As well as trying to control life instead of relying on God. My life has not been that of tranquility. But I am not looking back now!  Enough! 2018 is all about going forward and seeing positive things happening!

the four goals I set are huge goals. I am not the type of person who sets goals and thinks I have arrived. It is about gaining success in an areas I am focusing. I think 4 areas is enough. What makes me happy is writing this blog. I am a twin and I must say y sister is the bomb. Cindy is a brilliant woman who is truly my rock! I can always rely on her to tell me just what she thinks! No holding back! Another bit about me. I am short! 64 inches tall is not tall! So being fat does not look good at a short woman! Another reason to go to the gym. Another reason to walk a lot in my job. Another reason to eat fish!

As I write this blog the smell of last nights cabbage burgers are still in the air. These are a treat for my family. Home made bread filled with cabbage, onions and good Nebraska corn-fed beef burger blended together to make pockets of pure yum!   I am that woman who can taste something and without a recipe recreate it.  I love to adapt my favorite cakes into granola’s that we then sell thru our granola company. 

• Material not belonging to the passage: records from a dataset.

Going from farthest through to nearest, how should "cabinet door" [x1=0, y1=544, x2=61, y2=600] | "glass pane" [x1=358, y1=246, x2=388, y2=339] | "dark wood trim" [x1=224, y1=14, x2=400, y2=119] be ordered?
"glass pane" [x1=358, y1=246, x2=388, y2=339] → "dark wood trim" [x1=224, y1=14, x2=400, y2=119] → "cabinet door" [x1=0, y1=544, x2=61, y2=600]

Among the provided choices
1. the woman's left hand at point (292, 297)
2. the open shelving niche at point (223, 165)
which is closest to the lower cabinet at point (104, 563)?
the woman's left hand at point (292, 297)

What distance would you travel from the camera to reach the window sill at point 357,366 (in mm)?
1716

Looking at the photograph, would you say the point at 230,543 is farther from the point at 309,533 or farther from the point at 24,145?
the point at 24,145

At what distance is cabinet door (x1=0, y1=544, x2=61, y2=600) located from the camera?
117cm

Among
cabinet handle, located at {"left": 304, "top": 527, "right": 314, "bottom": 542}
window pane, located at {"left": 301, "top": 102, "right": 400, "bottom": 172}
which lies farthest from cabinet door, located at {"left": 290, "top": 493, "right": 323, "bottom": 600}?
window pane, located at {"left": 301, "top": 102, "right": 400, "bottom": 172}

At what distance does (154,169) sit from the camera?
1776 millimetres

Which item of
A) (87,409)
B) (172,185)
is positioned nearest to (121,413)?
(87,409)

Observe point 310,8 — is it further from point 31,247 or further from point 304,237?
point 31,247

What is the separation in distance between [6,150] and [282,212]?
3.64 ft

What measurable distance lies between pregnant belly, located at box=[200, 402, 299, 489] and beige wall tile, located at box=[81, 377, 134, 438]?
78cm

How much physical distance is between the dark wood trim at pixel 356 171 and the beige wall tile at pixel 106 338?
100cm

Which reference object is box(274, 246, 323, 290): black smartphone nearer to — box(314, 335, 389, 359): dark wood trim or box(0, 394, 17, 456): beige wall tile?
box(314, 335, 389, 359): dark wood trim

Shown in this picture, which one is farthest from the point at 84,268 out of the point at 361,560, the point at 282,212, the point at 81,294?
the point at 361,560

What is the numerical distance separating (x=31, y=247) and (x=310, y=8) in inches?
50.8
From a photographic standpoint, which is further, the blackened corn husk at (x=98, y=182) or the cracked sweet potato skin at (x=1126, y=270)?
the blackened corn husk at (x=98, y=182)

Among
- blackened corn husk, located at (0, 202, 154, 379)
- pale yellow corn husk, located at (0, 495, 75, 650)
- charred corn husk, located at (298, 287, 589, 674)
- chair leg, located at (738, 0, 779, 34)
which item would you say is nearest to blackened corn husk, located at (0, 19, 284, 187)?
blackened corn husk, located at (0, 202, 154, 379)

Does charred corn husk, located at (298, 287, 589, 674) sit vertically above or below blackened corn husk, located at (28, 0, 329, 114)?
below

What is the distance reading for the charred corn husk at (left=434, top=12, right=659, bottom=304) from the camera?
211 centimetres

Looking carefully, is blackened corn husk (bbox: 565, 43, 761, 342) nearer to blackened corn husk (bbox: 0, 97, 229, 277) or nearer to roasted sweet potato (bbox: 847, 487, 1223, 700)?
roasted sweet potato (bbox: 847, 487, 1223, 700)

Today I am working on German Chocolate Cake Granola.  the goal is to make it taste great with no refined sugars.  We use a lot of coconut sugars and natural stevia in our blends I do not like fake sugars.  We use real honey and maple as well along with natural sweetness of fruit.  I will post later how this one turns out.

Best selling right now is our Carrot Cake granola. We ship a ton of this!

Well enough for now!  I will be posting later on the success of this new granola.